Despite his reputation for helping others to live their best lives, Dyer had three failed marriages.
He and his first wife, Judy, had one daughter, Kristina Tracy. He and his second wife, Susan, had no children. Dyer and his third wife, Marcelene, had five children together and two from her previous marriage, all with given names that start with an "S." Dyer and his third wife were separated in 2001.
In 2005, Dyer decided to spend a full year studying the texts of the Chinese philosopher and founder of Taoism, Lao Tzu. Dyer instructed his secretary, Maya, to sell not only all of his belongings, but also his Florida apartment. She worried that he was making a mistake, but she could not convince him to reconsider. He believed in the notion of giving 80% of worldly goods to the poor, keeping only 20% for personal use.
Dyer moved to Maui and spent a year studying the Tao. He then wrote one of his most successful books, "Change Your Thoughts - Change Your Life: Living the Wisdom of the Tao."
Pixar produced a short award-winning animated film, "Day & Night," based on one of Dyer's lectures. His voice is featured in the film.
Dyer frequently appeared on PBS during pledge drives, but some viewers complained that Dyer violated the PBS policy of staying neutral on matters of religion and faith.
In 2008, Dyer performed the wedding ceremony for Ellen DeGeneres and Portia De Rossi.
With his daughter, Kristina Tracy, Dyer wrote a number of children's books, including the exuberantly titled, "Unstoppable Me!"
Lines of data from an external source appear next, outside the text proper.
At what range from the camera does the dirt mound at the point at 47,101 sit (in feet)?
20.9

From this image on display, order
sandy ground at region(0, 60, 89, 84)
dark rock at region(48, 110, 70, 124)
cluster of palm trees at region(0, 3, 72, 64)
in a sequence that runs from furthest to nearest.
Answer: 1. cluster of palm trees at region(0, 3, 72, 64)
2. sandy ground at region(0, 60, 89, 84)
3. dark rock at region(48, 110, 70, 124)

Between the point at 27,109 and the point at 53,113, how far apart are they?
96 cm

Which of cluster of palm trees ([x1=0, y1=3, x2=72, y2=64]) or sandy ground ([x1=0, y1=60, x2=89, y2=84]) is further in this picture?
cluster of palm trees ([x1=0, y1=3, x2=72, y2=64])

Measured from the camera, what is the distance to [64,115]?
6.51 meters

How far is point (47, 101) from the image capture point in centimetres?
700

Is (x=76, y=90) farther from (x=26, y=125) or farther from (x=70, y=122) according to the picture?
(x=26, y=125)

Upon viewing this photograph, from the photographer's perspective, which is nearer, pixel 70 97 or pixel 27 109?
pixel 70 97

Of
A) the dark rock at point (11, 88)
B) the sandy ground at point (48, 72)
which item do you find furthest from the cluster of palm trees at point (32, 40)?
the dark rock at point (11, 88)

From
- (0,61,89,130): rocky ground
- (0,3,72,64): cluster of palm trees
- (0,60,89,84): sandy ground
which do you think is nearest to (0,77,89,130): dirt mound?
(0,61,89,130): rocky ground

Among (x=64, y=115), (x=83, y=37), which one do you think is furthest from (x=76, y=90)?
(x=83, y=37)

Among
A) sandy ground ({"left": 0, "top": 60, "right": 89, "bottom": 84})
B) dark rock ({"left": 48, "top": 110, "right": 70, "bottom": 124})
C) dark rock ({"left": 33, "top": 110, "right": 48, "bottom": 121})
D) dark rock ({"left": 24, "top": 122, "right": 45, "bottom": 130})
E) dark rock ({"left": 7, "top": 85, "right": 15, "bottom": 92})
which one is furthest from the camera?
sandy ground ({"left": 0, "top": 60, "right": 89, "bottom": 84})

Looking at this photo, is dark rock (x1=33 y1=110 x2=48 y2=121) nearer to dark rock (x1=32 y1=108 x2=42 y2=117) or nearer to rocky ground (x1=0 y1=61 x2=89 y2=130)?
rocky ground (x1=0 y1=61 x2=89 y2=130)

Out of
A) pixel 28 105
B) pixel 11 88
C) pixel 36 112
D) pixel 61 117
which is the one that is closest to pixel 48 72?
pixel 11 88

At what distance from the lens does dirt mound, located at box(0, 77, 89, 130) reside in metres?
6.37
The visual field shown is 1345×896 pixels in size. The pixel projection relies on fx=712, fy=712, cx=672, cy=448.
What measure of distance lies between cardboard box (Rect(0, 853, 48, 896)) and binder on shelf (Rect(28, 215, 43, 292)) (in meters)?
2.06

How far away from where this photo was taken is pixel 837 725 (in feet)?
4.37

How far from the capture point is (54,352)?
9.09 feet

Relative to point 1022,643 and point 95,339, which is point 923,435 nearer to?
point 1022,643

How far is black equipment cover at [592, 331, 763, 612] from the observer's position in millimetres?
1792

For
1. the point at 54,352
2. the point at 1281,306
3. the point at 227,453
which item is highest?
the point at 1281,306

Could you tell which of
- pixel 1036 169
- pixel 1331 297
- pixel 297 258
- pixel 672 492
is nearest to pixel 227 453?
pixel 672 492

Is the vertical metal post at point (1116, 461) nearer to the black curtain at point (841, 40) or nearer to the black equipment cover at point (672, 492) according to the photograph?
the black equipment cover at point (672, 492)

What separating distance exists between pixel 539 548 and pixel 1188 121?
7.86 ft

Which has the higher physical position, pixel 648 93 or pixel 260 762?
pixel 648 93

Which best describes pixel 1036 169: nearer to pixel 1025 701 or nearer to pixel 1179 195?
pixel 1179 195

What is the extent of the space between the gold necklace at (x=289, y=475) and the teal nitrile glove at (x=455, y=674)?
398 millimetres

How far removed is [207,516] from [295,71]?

Dyer's favorite food was poke with avocado. He claimed to eat it four or five times per week.
Because he grew up with an unstable family life and he struggled academically, Dyer established a scholarship for students in similar situations. The scholarship is based on need, not on academic performance.
Young Dyer once complained to his foster mother that a teacher had called him a "scurvy elephant." After checking with the teacher in question, Dyer's foster mother explained to him that he was being a "disturbing element" in class. In later years, Dyer enjoyed using this story as an inspirational tool. He advised, "Self-actualized people are independent of the good opinion of others... Be a scurvy elephant."
In 2009, Dyer was diagnosed with chronic lymphocytic leukemia. He chose to treat this condition with a regimen of positive thinking and exercise, along with "psychic surgery" performed remotely by a Brazilian healer known as "John of God." Following this treatment and the removal of "invisible sutures" by John of God, Dyer celebrated his 71st birthday by giving $50 bills and hugs to homeless people. He later wrote, "I can see clearly now that my experience with John of God and the miraculous results that followed these strange happenings were all a function of my shifting to a more God-realized place in my life."
Although Dyer had been diagnosed with leukemia in 2009, his cause of death was a heart attack. Dyer passed away on August 30, 2015, in Maui, Hawaii.
Dyer's physical self has left our world, but perhaps a part of him remains with us, offering love and support. He once wrote, "Your body has space within you that cannot die."